Some days the weight of it all becomes unbearable.
Its not just the things that are unique to my situation, though those are a large part of the heaviness. Living one paycheck away from God only knows what kind of financial disaster may befall is scary. Looking at the half-ton of hay left in the barn and Christmas rushing at me on the calendar and knowing the old gelding needs his teeth floated and my daughter wants to sign up for basketball and my life insurance premium is coming due and my son needs interventions and god, the house needs cleaning and things need fixing and I need a haircut and I forgot my meds and we're out of groceries and and and...makes my heart want to thump right out of my chest and go careening madly down the street. There's the faces of my kids and the other inmates at the zoo who all need some portion of time and attention, which becomes harder to give the more stressed out and tired I get. There's the ungodly amount of work waiting for me at my desk and the burden of finding a new hire before the job kills me. There's the worrying about so many things and so many people.
There's the stuff that we all go through - am I doing the right things with my kids? Setting the right examples? When I make decisions about life, career, finances, am I making the right ones? Am I OK with my loved ones? Am I OK with God?
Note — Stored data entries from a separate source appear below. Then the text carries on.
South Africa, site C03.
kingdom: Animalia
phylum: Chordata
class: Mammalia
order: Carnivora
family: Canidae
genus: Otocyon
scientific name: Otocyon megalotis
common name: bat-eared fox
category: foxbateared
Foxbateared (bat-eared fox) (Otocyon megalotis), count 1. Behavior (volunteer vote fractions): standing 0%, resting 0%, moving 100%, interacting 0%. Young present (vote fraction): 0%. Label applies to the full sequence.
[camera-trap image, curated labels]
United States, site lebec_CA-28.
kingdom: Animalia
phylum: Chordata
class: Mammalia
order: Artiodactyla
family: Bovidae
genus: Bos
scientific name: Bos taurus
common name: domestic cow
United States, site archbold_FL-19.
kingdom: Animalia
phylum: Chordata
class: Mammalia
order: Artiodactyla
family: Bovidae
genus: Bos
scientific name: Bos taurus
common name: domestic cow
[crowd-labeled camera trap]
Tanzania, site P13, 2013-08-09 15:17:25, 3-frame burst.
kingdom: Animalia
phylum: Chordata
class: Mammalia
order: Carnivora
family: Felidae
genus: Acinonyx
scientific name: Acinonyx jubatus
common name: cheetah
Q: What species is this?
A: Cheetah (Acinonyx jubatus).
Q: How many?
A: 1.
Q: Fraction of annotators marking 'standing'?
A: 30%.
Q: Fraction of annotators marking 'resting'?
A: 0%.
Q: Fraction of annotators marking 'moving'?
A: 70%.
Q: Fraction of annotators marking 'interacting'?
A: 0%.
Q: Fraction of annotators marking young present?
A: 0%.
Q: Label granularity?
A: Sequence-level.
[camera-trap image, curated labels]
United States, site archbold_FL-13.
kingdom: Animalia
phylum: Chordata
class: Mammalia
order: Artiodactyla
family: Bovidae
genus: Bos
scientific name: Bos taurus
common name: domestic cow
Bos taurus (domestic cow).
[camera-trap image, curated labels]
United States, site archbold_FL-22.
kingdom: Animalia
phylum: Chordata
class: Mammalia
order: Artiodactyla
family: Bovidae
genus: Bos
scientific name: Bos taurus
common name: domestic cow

AM I DOING THIS RIGHT?
So.
Thursday I will cook a big ass turkey and all the trimmings and I will sit down at the table with my kids and my ex husband (yes, we do holidays together) and I will try, for at least one day, to put these things out of my mind and remember to be damned grateful for all the things that I DO have and stop worrying about the things I don't.
I have parents who support me in so many ways you can't even imagine. Who love and listen and care and give, time and money and hugs and words.
I have beautiful, amazing children. Children who are funny and smart and creative and kind. Children who are sensitive and special and miraculous. Children who out of the blue will come up to me and squeeze me around the middle and tell me they love me "more than the whole everything."
I have friends who love me. Friends that come get me with their rig so I can ride my horse somewhere outside of my own pasture. Friends who drive cross country to see me. Friends who take me out to listen to a band when I'm so stressed out I can't breathe. Friends who send me funny emails and make me laugh. Friends who pray for me all the time. Friends who find little ways to pick up some of the balls I drop. Friends who live in the box on my my desk, that share their daily struggles and joys and who listen to mine. Friends who write comments here and other places that show me they are listening and that they care.
I have these furballs, big and small, who bring meaning and joy to my life. The warmth and weight of the purring cat on my lap, the dogs curled around my chair as I type, the horses who rumble and look happy when I emerge from the house. My horses who let me hug them and hang on them and who put their soft noses near my face and breathe their horsey breath on me. My silly little chickens who follow me around whenever I'm out by the barn and who give me breakfast almost every day.
And I realize that sometimes the heavy thing that I feel is not the burden of responsibility, but a large, solid blanket of love and support that wraps me up and helps me carry the weight of all the other things.